僕とバケモノの3年間
「あー、学校行かなきゃなー。もう12時か〜」
五人、倒れた血まみれの不良を後に彼はゆらりとその場を立ち去った。
「なんだ・・・あいつ人間じゃねぇ・・・」
白金色の髪をなびかせながら、彼は学校へ向かう。
「みんな!おっはよーっす!!」
教室の後ろの扉がガラガラと開く。堂々の遅刻にクラスメイトも慣れたものだ。
「おはようって、もう12時半だぞ!」
「まー、来ただけ褒めてよ〜。しんちゃん♩」
「また喧嘩か?内申点に響くぞ。龍。そしてそのあだ名やめろ。」
龍は拳と口からの出血を隠そうともせず、窓際の席に着く。
龍は自分から喧嘩は売らない。しかし、売られた喧嘩と自分の倫理に反することに関しては買ってしまう。そんな性格はみんな知っていた。

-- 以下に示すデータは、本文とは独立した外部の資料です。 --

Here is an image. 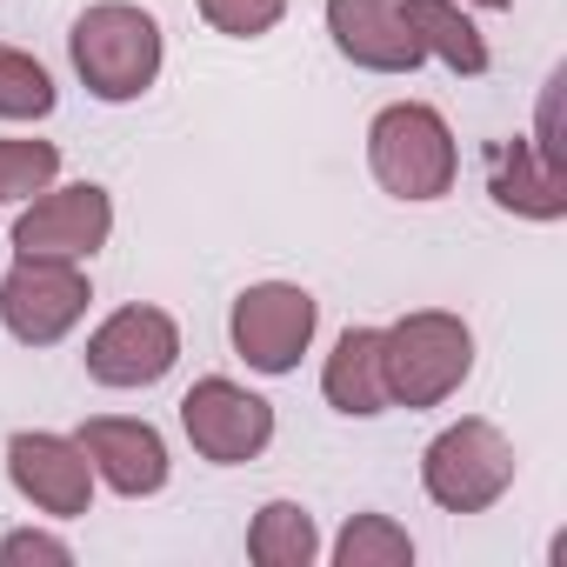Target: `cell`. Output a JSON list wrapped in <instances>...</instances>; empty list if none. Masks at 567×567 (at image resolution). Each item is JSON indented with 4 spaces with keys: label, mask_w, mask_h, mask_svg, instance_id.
I'll list each match as a JSON object with an SVG mask.
<instances>
[{
    "label": "cell",
    "mask_w": 567,
    "mask_h": 567,
    "mask_svg": "<svg viewBox=\"0 0 567 567\" xmlns=\"http://www.w3.org/2000/svg\"><path fill=\"white\" fill-rule=\"evenodd\" d=\"M68 54L94 101H141L161 81V21L134 0H94L68 34Z\"/></svg>",
    "instance_id": "cell-1"
},
{
    "label": "cell",
    "mask_w": 567,
    "mask_h": 567,
    "mask_svg": "<svg viewBox=\"0 0 567 567\" xmlns=\"http://www.w3.org/2000/svg\"><path fill=\"white\" fill-rule=\"evenodd\" d=\"M381 374L388 408H441L474 374V328L447 308L401 315L394 328H381Z\"/></svg>",
    "instance_id": "cell-2"
},
{
    "label": "cell",
    "mask_w": 567,
    "mask_h": 567,
    "mask_svg": "<svg viewBox=\"0 0 567 567\" xmlns=\"http://www.w3.org/2000/svg\"><path fill=\"white\" fill-rule=\"evenodd\" d=\"M368 167L394 200H441L461 174L454 127L427 101H394L368 127Z\"/></svg>",
    "instance_id": "cell-3"
},
{
    "label": "cell",
    "mask_w": 567,
    "mask_h": 567,
    "mask_svg": "<svg viewBox=\"0 0 567 567\" xmlns=\"http://www.w3.org/2000/svg\"><path fill=\"white\" fill-rule=\"evenodd\" d=\"M514 441L494 427V421H454L427 441L421 454V487L434 507L447 514H481L494 507L507 487H514Z\"/></svg>",
    "instance_id": "cell-4"
},
{
    "label": "cell",
    "mask_w": 567,
    "mask_h": 567,
    "mask_svg": "<svg viewBox=\"0 0 567 567\" xmlns=\"http://www.w3.org/2000/svg\"><path fill=\"white\" fill-rule=\"evenodd\" d=\"M94 288L81 260H48V254H21L8 274H0V328H8L21 348H54L81 328Z\"/></svg>",
    "instance_id": "cell-5"
},
{
    "label": "cell",
    "mask_w": 567,
    "mask_h": 567,
    "mask_svg": "<svg viewBox=\"0 0 567 567\" xmlns=\"http://www.w3.org/2000/svg\"><path fill=\"white\" fill-rule=\"evenodd\" d=\"M315 328H321V301L308 288H295V280H254V288H240V301L227 315L234 354L254 374H295Z\"/></svg>",
    "instance_id": "cell-6"
},
{
    "label": "cell",
    "mask_w": 567,
    "mask_h": 567,
    "mask_svg": "<svg viewBox=\"0 0 567 567\" xmlns=\"http://www.w3.org/2000/svg\"><path fill=\"white\" fill-rule=\"evenodd\" d=\"M181 427H187V441H194L200 461H214V467H240V461L267 454V441H274V408H267L260 394H247L240 381L207 374V381L187 388V401H181Z\"/></svg>",
    "instance_id": "cell-7"
},
{
    "label": "cell",
    "mask_w": 567,
    "mask_h": 567,
    "mask_svg": "<svg viewBox=\"0 0 567 567\" xmlns=\"http://www.w3.org/2000/svg\"><path fill=\"white\" fill-rule=\"evenodd\" d=\"M114 234V200L94 181L74 187H41L21 220H14V254H48V260H94Z\"/></svg>",
    "instance_id": "cell-8"
},
{
    "label": "cell",
    "mask_w": 567,
    "mask_h": 567,
    "mask_svg": "<svg viewBox=\"0 0 567 567\" xmlns=\"http://www.w3.org/2000/svg\"><path fill=\"white\" fill-rule=\"evenodd\" d=\"M87 374L101 388H154L181 361V328L161 308H121L87 334Z\"/></svg>",
    "instance_id": "cell-9"
},
{
    "label": "cell",
    "mask_w": 567,
    "mask_h": 567,
    "mask_svg": "<svg viewBox=\"0 0 567 567\" xmlns=\"http://www.w3.org/2000/svg\"><path fill=\"white\" fill-rule=\"evenodd\" d=\"M8 481L21 487V501H34L54 520H74L94 507V467H87L81 441H68V434H14Z\"/></svg>",
    "instance_id": "cell-10"
},
{
    "label": "cell",
    "mask_w": 567,
    "mask_h": 567,
    "mask_svg": "<svg viewBox=\"0 0 567 567\" xmlns=\"http://www.w3.org/2000/svg\"><path fill=\"white\" fill-rule=\"evenodd\" d=\"M81 454L94 467V481H107L114 494L141 501V494H161L167 487V441L154 421H121V414H94L81 421Z\"/></svg>",
    "instance_id": "cell-11"
},
{
    "label": "cell",
    "mask_w": 567,
    "mask_h": 567,
    "mask_svg": "<svg viewBox=\"0 0 567 567\" xmlns=\"http://www.w3.org/2000/svg\"><path fill=\"white\" fill-rule=\"evenodd\" d=\"M328 34H334L341 61H354L368 74H414L427 61L401 21V0H328Z\"/></svg>",
    "instance_id": "cell-12"
},
{
    "label": "cell",
    "mask_w": 567,
    "mask_h": 567,
    "mask_svg": "<svg viewBox=\"0 0 567 567\" xmlns=\"http://www.w3.org/2000/svg\"><path fill=\"white\" fill-rule=\"evenodd\" d=\"M487 194L520 220H560L567 214V167L534 134H514L487 154Z\"/></svg>",
    "instance_id": "cell-13"
},
{
    "label": "cell",
    "mask_w": 567,
    "mask_h": 567,
    "mask_svg": "<svg viewBox=\"0 0 567 567\" xmlns=\"http://www.w3.org/2000/svg\"><path fill=\"white\" fill-rule=\"evenodd\" d=\"M321 394L334 414L374 421L388 408V374H381V328H348L321 368Z\"/></svg>",
    "instance_id": "cell-14"
},
{
    "label": "cell",
    "mask_w": 567,
    "mask_h": 567,
    "mask_svg": "<svg viewBox=\"0 0 567 567\" xmlns=\"http://www.w3.org/2000/svg\"><path fill=\"white\" fill-rule=\"evenodd\" d=\"M401 21L421 54H434L447 74H487V34L454 8V0H401Z\"/></svg>",
    "instance_id": "cell-15"
},
{
    "label": "cell",
    "mask_w": 567,
    "mask_h": 567,
    "mask_svg": "<svg viewBox=\"0 0 567 567\" xmlns=\"http://www.w3.org/2000/svg\"><path fill=\"white\" fill-rule=\"evenodd\" d=\"M321 554V527L301 501H267L247 527V560L254 567H308Z\"/></svg>",
    "instance_id": "cell-16"
},
{
    "label": "cell",
    "mask_w": 567,
    "mask_h": 567,
    "mask_svg": "<svg viewBox=\"0 0 567 567\" xmlns=\"http://www.w3.org/2000/svg\"><path fill=\"white\" fill-rule=\"evenodd\" d=\"M334 560H341V567H408V560H414V540H408V527L388 520V514H354V520L341 527V540H334Z\"/></svg>",
    "instance_id": "cell-17"
},
{
    "label": "cell",
    "mask_w": 567,
    "mask_h": 567,
    "mask_svg": "<svg viewBox=\"0 0 567 567\" xmlns=\"http://www.w3.org/2000/svg\"><path fill=\"white\" fill-rule=\"evenodd\" d=\"M48 114H54V74L21 48H0V121H48Z\"/></svg>",
    "instance_id": "cell-18"
},
{
    "label": "cell",
    "mask_w": 567,
    "mask_h": 567,
    "mask_svg": "<svg viewBox=\"0 0 567 567\" xmlns=\"http://www.w3.org/2000/svg\"><path fill=\"white\" fill-rule=\"evenodd\" d=\"M54 174H61V147L54 141H0V207L34 200Z\"/></svg>",
    "instance_id": "cell-19"
},
{
    "label": "cell",
    "mask_w": 567,
    "mask_h": 567,
    "mask_svg": "<svg viewBox=\"0 0 567 567\" xmlns=\"http://www.w3.org/2000/svg\"><path fill=\"white\" fill-rule=\"evenodd\" d=\"M200 21L227 41H260L280 28V14H288V0H194Z\"/></svg>",
    "instance_id": "cell-20"
},
{
    "label": "cell",
    "mask_w": 567,
    "mask_h": 567,
    "mask_svg": "<svg viewBox=\"0 0 567 567\" xmlns=\"http://www.w3.org/2000/svg\"><path fill=\"white\" fill-rule=\"evenodd\" d=\"M0 560H8V567H28V560H54V567H68V560H74V547H68V540H54V534H41V527H21V534L0 540Z\"/></svg>",
    "instance_id": "cell-21"
},
{
    "label": "cell",
    "mask_w": 567,
    "mask_h": 567,
    "mask_svg": "<svg viewBox=\"0 0 567 567\" xmlns=\"http://www.w3.org/2000/svg\"><path fill=\"white\" fill-rule=\"evenodd\" d=\"M474 8H494V14H507V8H514V0H474Z\"/></svg>",
    "instance_id": "cell-22"
}]
</instances>
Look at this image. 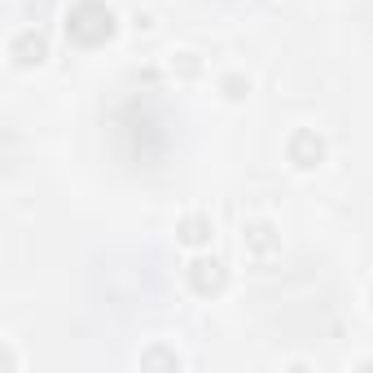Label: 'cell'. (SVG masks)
<instances>
[{
    "instance_id": "6da1fadb",
    "label": "cell",
    "mask_w": 373,
    "mask_h": 373,
    "mask_svg": "<svg viewBox=\"0 0 373 373\" xmlns=\"http://www.w3.org/2000/svg\"><path fill=\"white\" fill-rule=\"evenodd\" d=\"M181 238H185V242H206V224H202V219H193V224H185Z\"/></svg>"
}]
</instances>
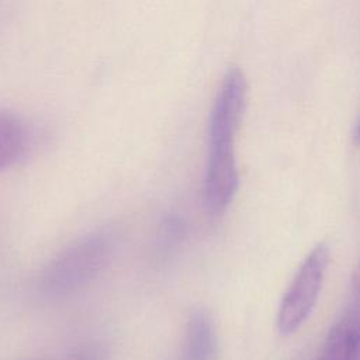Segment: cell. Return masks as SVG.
Returning a JSON list of instances; mask_svg holds the SVG:
<instances>
[{
	"label": "cell",
	"instance_id": "6da1fadb",
	"mask_svg": "<svg viewBox=\"0 0 360 360\" xmlns=\"http://www.w3.org/2000/svg\"><path fill=\"white\" fill-rule=\"evenodd\" d=\"M245 97V76L238 68H232L224 76L208 121V159L202 200L211 215L224 212L238 191L235 135L242 120Z\"/></svg>",
	"mask_w": 360,
	"mask_h": 360
},
{
	"label": "cell",
	"instance_id": "3957f363",
	"mask_svg": "<svg viewBox=\"0 0 360 360\" xmlns=\"http://www.w3.org/2000/svg\"><path fill=\"white\" fill-rule=\"evenodd\" d=\"M328 262V245L319 243L300 264L278 307L277 329L281 335L294 333L311 315L322 290Z\"/></svg>",
	"mask_w": 360,
	"mask_h": 360
},
{
	"label": "cell",
	"instance_id": "8992f818",
	"mask_svg": "<svg viewBox=\"0 0 360 360\" xmlns=\"http://www.w3.org/2000/svg\"><path fill=\"white\" fill-rule=\"evenodd\" d=\"M28 146V132L20 117L0 111V172L17 163Z\"/></svg>",
	"mask_w": 360,
	"mask_h": 360
},
{
	"label": "cell",
	"instance_id": "5b68a950",
	"mask_svg": "<svg viewBox=\"0 0 360 360\" xmlns=\"http://www.w3.org/2000/svg\"><path fill=\"white\" fill-rule=\"evenodd\" d=\"M218 339L214 322L205 311H194L186 326L183 360H217Z\"/></svg>",
	"mask_w": 360,
	"mask_h": 360
},
{
	"label": "cell",
	"instance_id": "ba28073f",
	"mask_svg": "<svg viewBox=\"0 0 360 360\" xmlns=\"http://www.w3.org/2000/svg\"><path fill=\"white\" fill-rule=\"evenodd\" d=\"M357 138H359V141H360V124H359V127H357Z\"/></svg>",
	"mask_w": 360,
	"mask_h": 360
},
{
	"label": "cell",
	"instance_id": "7a4b0ae2",
	"mask_svg": "<svg viewBox=\"0 0 360 360\" xmlns=\"http://www.w3.org/2000/svg\"><path fill=\"white\" fill-rule=\"evenodd\" d=\"M110 233H90L55 257L42 274V287L51 294H66L97 276L112 253Z\"/></svg>",
	"mask_w": 360,
	"mask_h": 360
},
{
	"label": "cell",
	"instance_id": "277c9868",
	"mask_svg": "<svg viewBox=\"0 0 360 360\" xmlns=\"http://www.w3.org/2000/svg\"><path fill=\"white\" fill-rule=\"evenodd\" d=\"M319 360H360V315L346 309L329 330Z\"/></svg>",
	"mask_w": 360,
	"mask_h": 360
},
{
	"label": "cell",
	"instance_id": "52a82bcc",
	"mask_svg": "<svg viewBox=\"0 0 360 360\" xmlns=\"http://www.w3.org/2000/svg\"><path fill=\"white\" fill-rule=\"evenodd\" d=\"M349 309L360 314V262L353 273L352 278V290H350V302Z\"/></svg>",
	"mask_w": 360,
	"mask_h": 360
}]
</instances>
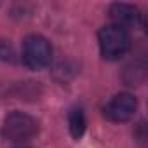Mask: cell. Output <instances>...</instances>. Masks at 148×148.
<instances>
[{
	"instance_id": "7",
	"label": "cell",
	"mask_w": 148,
	"mask_h": 148,
	"mask_svg": "<svg viewBox=\"0 0 148 148\" xmlns=\"http://www.w3.org/2000/svg\"><path fill=\"white\" fill-rule=\"evenodd\" d=\"M0 59L2 61H11V63L16 59L14 49L7 40H0Z\"/></svg>"
},
{
	"instance_id": "4",
	"label": "cell",
	"mask_w": 148,
	"mask_h": 148,
	"mask_svg": "<svg viewBox=\"0 0 148 148\" xmlns=\"http://www.w3.org/2000/svg\"><path fill=\"white\" fill-rule=\"evenodd\" d=\"M138 110V99L131 92H120L113 96L103 108V115L110 122H127L134 117Z\"/></svg>"
},
{
	"instance_id": "2",
	"label": "cell",
	"mask_w": 148,
	"mask_h": 148,
	"mask_svg": "<svg viewBox=\"0 0 148 148\" xmlns=\"http://www.w3.org/2000/svg\"><path fill=\"white\" fill-rule=\"evenodd\" d=\"M40 131V124L35 117L23 113V112H12L4 119L2 124V136L7 141L12 143H25L33 139Z\"/></svg>"
},
{
	"instance_id": "1",
	"label": "cell",
	"mask_w": 148,
	"mask_h": 148,
	"mask_svg": "<svg viewBox=\"0 0 148 148\" xmlns=\"http://www.w3.org/2000/svg\"><path fill=\"white\" fill-rule=\"evenodd\" d=\"M98 42H99L101 56L106 61H119L131 51L132 45L129 32L117 25L103 26L98 33Z\"/></svg>"
},
{
	"instance_id": "5",
	"label": "cell",
	"mask_w": 148,
	"mask_h": 148,
	"mask_svg": "<svg viewBox=\"0 0 148 148\" xmlns=\"http://www.w3.org/2000/svg\"><path fill=\"white\" fill-rule=\"evenodd\" d=\"M108 16L113 21L112 25L122 26L127 30V26H136L141 21V14L134 5L129 4H112L108 9Z\"/></svg>"
},
{
	"instance_id": "3",
	"label": "cell",
	"mask_w": 148,
	"mask_h": 148,
	"mask_svg": "<svg viewBox=\"0 0 148 148\" xmlns=\"http://www.w3.org/2000/svg\"><path fill=\"white\" fill-rule=\"evenodd\" d=\"M52 59L51 42L42 35H28L23 42V61L30 70H42Z\"/></svg>"
},
{
	"instance_id": "6",
	"label": "cell",
	"mask_w": 148,
	"mask_h": 148,
	"mask_svg": "<svg viewBox=\"0 0 148 148\" xmlns=\"http://www.w3.org/2000/svg\"><path fill=\"white\" fill-rule=\"evenodd\" d=\"M68 125H70V132L71 136L75 138V139H80L86 132V113L80 106H75V108H71L70 113H68Z\"/></svg>"
},
{
	"instance_id": "8",
	"label": "cell",
	"mask_w": 148,
	"mask_h": 148,
	"mask_svg": "<svg viewBox=\"0 0 148 148\" xmlns=\"http://www.w3.org/2000/svg\"><path fill=\"white\" fill-rule=\"evenodd\" d=\"M16 148H26V146H16Z\"/></svg>"
}]
</instances>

入学式の時、先輩にたかられている慎吾を助けたのを助けたのも「龍」だった。
龍曰く「なんとなく、通行の邪魔だった」らしい。
確かにそんなこと言ってた気がする。
そして龍は先輩達3人に囲まれて、慎吾が気づいた時には先輩達が床に転がっていた。
しかし、慎吾は「弱いやつに3人がかりなんて、見過ごせない」といった龍の本心には気づいていた。
龍は入学式早々に一週間の停学になった。
そして、この一件から龍と慎吾は仲良くなった。
龍は変なやつだけど、どこか憎めなかった。
この話は、そんな変なやつとの3年間の記録である。